**TASK INSTRUCTIONS**
Decide whether each statement agrees with the profile of Brian DeMarco, answering yes or no and quoting the words from the profile that settle it: (a) DeMarco lived in Flagstaff for six years; (b) the Joe Banks Band played bluegrass-folk-Americana; (c) after hitting the road in 2006, DeMarco stayed out for about five years.

**TEXT FOR ANALYSIS**
-- Opening Marker --
Tracking the Muse
Singer-songwriter Brian DeMarco on inspiration, creativity and being Don Quixote
Flagstaff LIVE! Cover Story By Ryan Heinsius
Brian DeMarco can be an intense guy—and also one of the warmest human beings on the planet. A prolific creator, DeMarco has logged a lot of time by himself, cranking out songs that take him deep into the recesses of his psyche. As an artist, he maintains a constant amazement with the vast mysteries of elusive inspiration all artists attempt to beguile into their corner during the moment of creation.
A veteran songwriter, singer, bandleader, guitarist and harmonica player, DeMarco logged several years as one of the hardest working musicians in Flagstaff. During his six years living in Flag, DeMarco performed nearly every night some weeks and fronted multiple bands including, most prominently, the bluegrass-folk-Americana band Second Harvest and the electrified-bluesy Joe Banks Band (named after Tom Hanks’ character in the movie “Joe vs. the Volcano”). He also played solo acoustic gigs in nearly every local venue, performing his numerous hyper-literate folky tunes that explore the outer reaches of human consciousness, mining the endless depths of broad subjects like love, life, freedom and gloriously aimless wandering to create a DeMarco-specific mix of Delta and Chicago blues styles, rambling hobo folk, occasional driving rock and a variety of experimental sounds. And then, in 2006, DeMarco hit the road troubadour style and stayed out for almost two years playing gigs all around the country and living out of an RV. He eventually landed in Austin, Texas, where he hung out with former Flagstaff guitarist and bandmate Clay McClinton, returning to Arizona a year later where he’s resided since.
-- Closing Marker --
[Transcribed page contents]
-- Opening Marker --
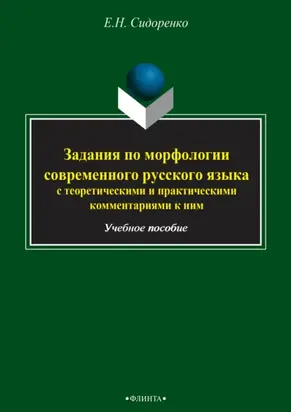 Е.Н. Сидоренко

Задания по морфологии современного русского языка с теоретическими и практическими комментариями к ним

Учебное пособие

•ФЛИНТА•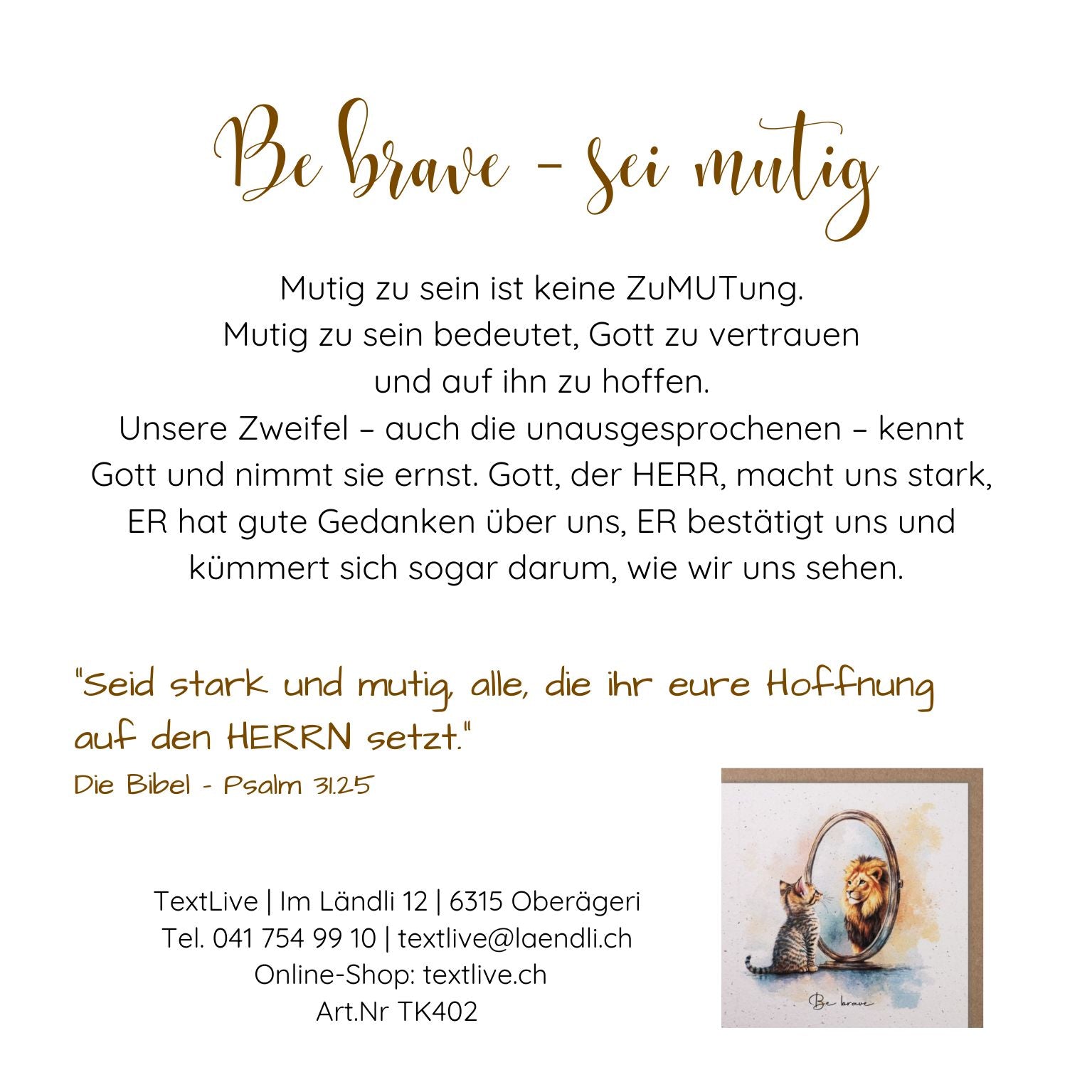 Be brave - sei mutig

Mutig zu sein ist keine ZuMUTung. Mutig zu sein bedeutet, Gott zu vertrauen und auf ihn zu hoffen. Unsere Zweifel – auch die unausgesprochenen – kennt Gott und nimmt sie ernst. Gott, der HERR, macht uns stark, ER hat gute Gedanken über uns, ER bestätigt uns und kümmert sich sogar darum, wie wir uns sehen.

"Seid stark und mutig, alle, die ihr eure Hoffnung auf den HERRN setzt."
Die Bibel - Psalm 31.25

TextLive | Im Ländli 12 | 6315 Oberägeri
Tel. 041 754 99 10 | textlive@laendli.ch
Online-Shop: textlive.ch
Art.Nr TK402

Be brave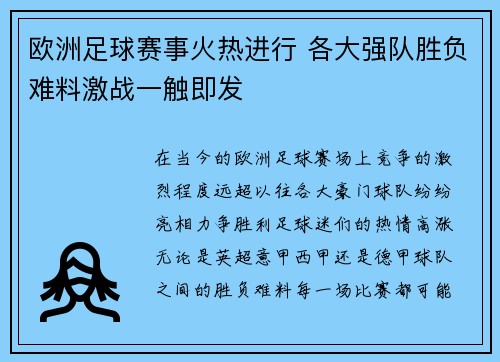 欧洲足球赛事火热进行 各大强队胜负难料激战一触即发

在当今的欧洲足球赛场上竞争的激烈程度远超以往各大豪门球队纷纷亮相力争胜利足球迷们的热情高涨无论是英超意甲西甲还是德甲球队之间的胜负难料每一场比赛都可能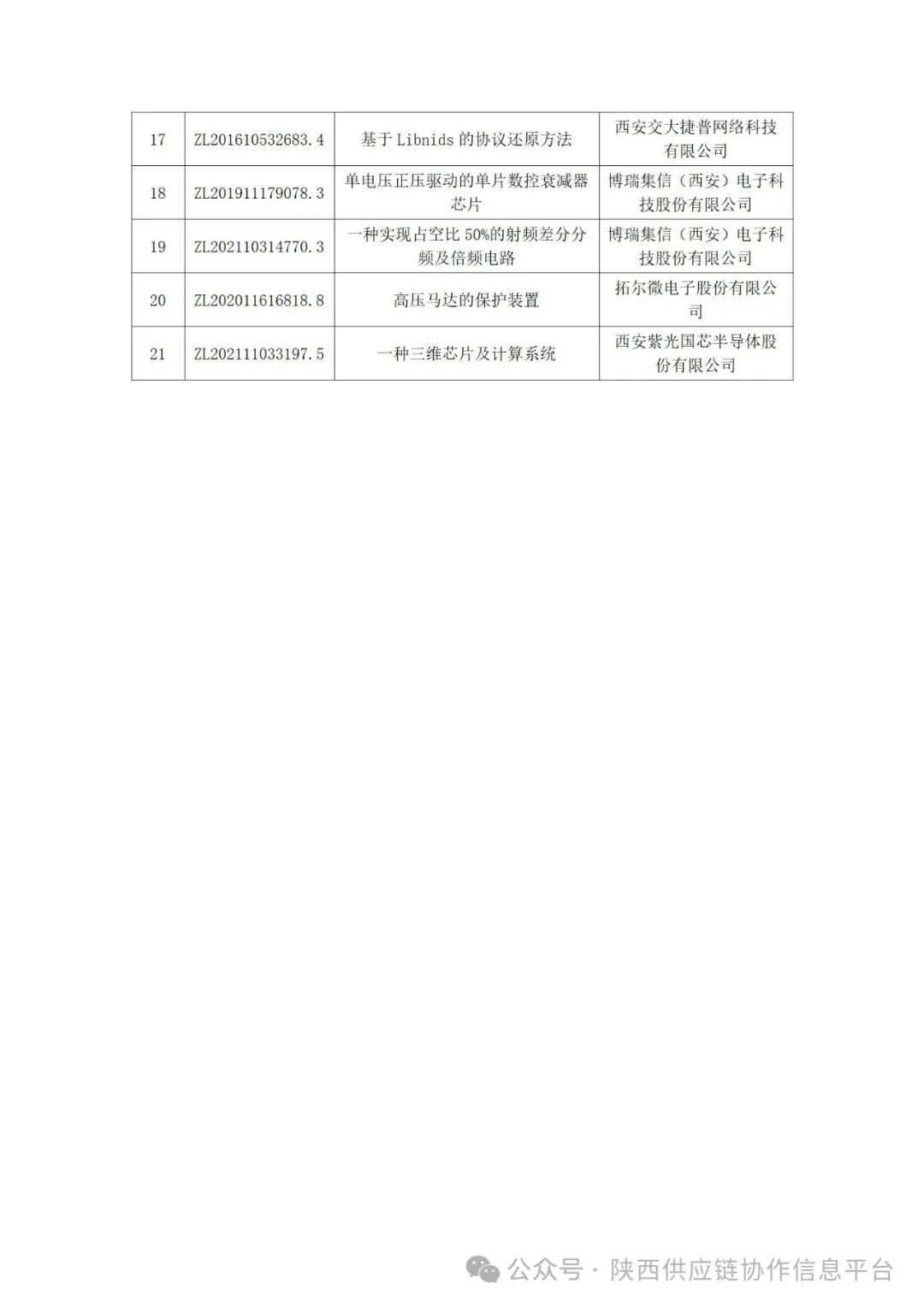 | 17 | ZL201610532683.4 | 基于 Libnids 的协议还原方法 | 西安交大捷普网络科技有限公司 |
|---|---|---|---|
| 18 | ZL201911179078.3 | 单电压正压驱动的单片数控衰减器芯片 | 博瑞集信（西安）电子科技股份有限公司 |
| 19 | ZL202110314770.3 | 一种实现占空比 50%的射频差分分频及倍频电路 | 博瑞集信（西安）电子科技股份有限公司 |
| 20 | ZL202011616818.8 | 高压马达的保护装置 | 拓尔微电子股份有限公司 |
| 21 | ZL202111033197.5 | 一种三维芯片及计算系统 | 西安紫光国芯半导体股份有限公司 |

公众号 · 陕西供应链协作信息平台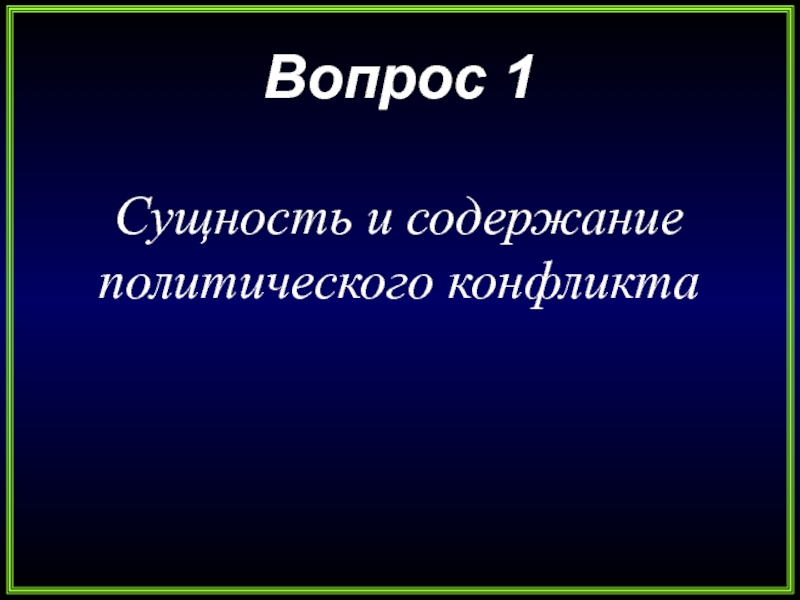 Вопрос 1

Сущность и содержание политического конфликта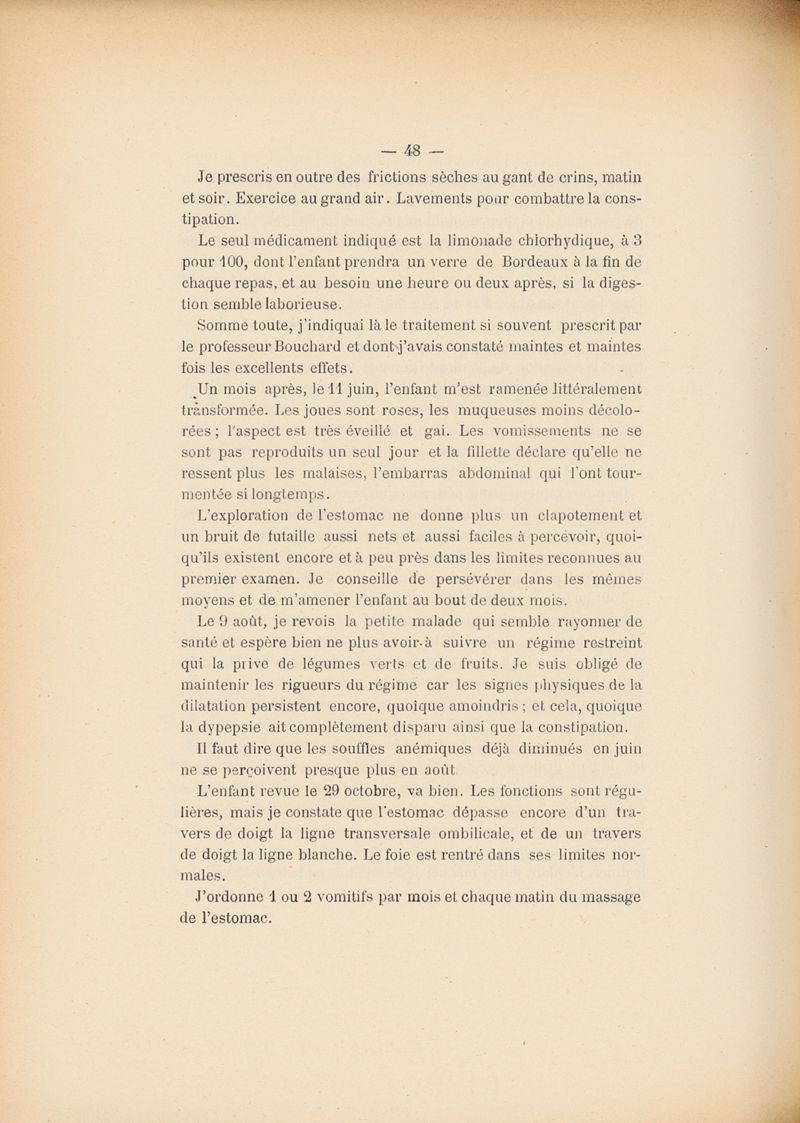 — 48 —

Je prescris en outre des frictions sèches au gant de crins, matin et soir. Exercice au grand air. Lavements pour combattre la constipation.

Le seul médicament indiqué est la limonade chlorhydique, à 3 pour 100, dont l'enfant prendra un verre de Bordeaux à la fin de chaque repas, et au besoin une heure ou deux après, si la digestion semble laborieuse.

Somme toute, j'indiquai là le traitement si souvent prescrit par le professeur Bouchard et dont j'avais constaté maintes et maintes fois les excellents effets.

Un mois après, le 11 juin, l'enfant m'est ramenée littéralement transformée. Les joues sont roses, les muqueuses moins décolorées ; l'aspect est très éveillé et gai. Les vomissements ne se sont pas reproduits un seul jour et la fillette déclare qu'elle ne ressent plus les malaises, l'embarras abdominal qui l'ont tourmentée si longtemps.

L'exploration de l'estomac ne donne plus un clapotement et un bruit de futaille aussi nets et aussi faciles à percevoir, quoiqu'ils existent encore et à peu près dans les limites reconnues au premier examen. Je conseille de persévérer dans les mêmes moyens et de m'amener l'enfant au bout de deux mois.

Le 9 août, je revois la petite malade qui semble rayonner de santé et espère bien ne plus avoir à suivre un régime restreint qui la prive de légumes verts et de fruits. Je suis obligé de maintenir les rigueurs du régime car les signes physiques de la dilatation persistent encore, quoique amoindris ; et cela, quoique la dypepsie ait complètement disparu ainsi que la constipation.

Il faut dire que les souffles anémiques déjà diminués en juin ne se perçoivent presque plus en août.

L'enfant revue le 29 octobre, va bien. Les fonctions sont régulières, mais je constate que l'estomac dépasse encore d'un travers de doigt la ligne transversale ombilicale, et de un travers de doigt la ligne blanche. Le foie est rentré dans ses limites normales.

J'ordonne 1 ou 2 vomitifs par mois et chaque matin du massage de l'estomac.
-- Closing Marker --
**FINAL ANSWER**
(a) Yes: "During his six years living in Flag"
(b) No: "the electrified-bluesy Joe Banks Band"
(c) No: "stayed out for almost two years"